Google Patent – Duplicate Document Detection


Duplicate document detection in a web crawler system

Is your content unique?
Is your content unique?

12/1/2009 Google was granted a patent by the US Patent Office detailing how duplicate documents are detected in a web crawler system. This new patent details how Google detects and then filters or determines which documents are the “more important” version for the purpose of providing unique search results.

Most of the information we have had good reason to accept as true for some time, but detailing it in this manner can genuinely help webmasters to understand not only what duplicate content is, but how to create unique pages/content for searchers to find.

Duplicate documents are documents that have substantially identical content, and in some embodiments wholly identical content, but different document addresses.

The patent details 3 possible situations where duplicate content is detected and thus processed as such.

  1. Two documents, including any combination of web pages (documents) and temporary (302) redirect pages, are duplicate if they share the same page content, but have different URLs.
  2. Two temporarily redirected pages are duplicate if they share the same target or destination URL, but have different source URLs.
  3. A regular web page/document and a temporary redirect page are duplicate if the URL of the web page is the target/destination URL of the temporary redirect page or the content of the regular web page is the same as that of the temporarily redirected page.

In some of these situations redirects are involved which are temporarily redirected pages such as a Meta refresh over 0 seconds, JavaScript redirects and 302 redirects. Permanently redirected pages are not associated in this manner for duplicate document detection because the web crawlers do not download the content of the redirecting page, only the target or destination page.

How does Google detect duplicate content?

Google simply compares the pages/documents to each other to determine duplicity.

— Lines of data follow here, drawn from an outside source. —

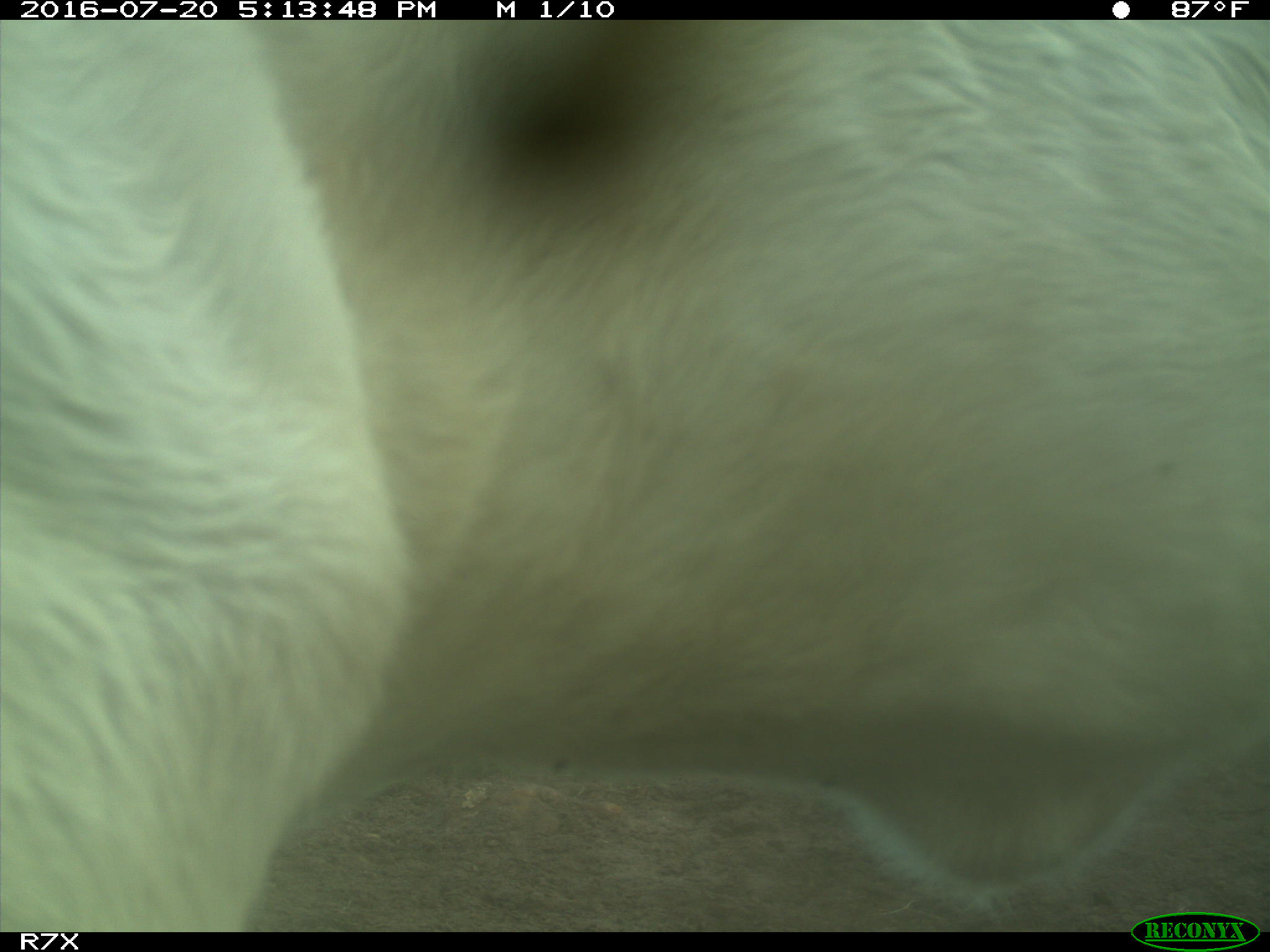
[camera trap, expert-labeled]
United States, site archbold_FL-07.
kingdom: Animalia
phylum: Chordata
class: Mammalia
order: Artiodactyla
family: Bovidae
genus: Bos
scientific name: Bos taurus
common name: domestic cow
Bos taurus (domestic cow).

They can use a whole page or thumbprint so to speak, phrases and essentially any content the crawler can read. What was not clearly disclosed is the amount or percentage of duplicity which would then in fact cause a filtering action from Google with regard to the index.

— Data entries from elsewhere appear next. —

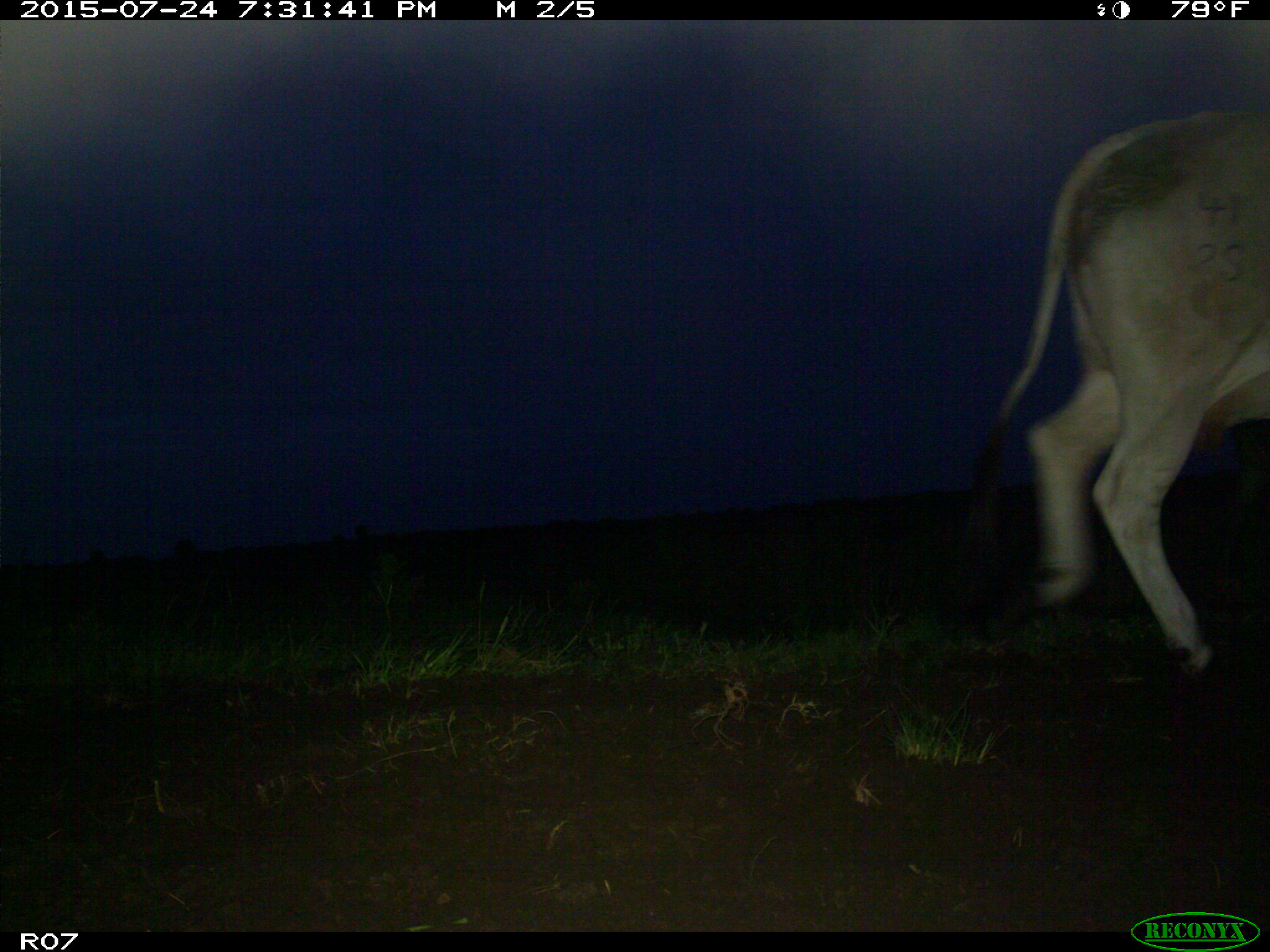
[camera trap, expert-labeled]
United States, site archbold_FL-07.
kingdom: Animalia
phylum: Chordata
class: Mammalia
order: Artiodactyla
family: Bovidae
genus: Bos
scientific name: Bos taurus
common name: domestic cow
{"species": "Bos taurus (domestic cow)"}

Upon determining duplicity between to documents, Google then attempts to determine which document is most important. This decision is about importance, not PageRank, nor ownership. Once this decision has been made Google then proceeds to filter the duplicate page(s) from search results in order to provide searchers with unique and qualified search results.

There are many ways that shop owners create duplicate content. Many are easily managed and some are not. Doing everything in your power to prevent it is the best course of action, as there will inevitability be duplicity you cannot prevent.

Some of the most common ways that shop owners duplicate their content:

  • Copying product descriptions from distributors or other indexed web pages
  • Lack of unique page specific content enough to make a page unique within a common site template
  • Posting articles or text from other websites
  • Not properly redirecting the canonical url to the non canonical (www or non-www)
  • Failing to add pages like the shopping cart page to the robots skip to prevent indexing
  • Not using Google’s parameter handling to exclude or ignore sorted page urls
  • Rewritten (SEO urls) which are not properly rewritten with a permanent or 301 redirect

If you think about it, Google is not trying to penalize anyone, but rather attempting to help searchers find fresh, unique and qualified results. Last time I checked this is the goal of a search engine =-)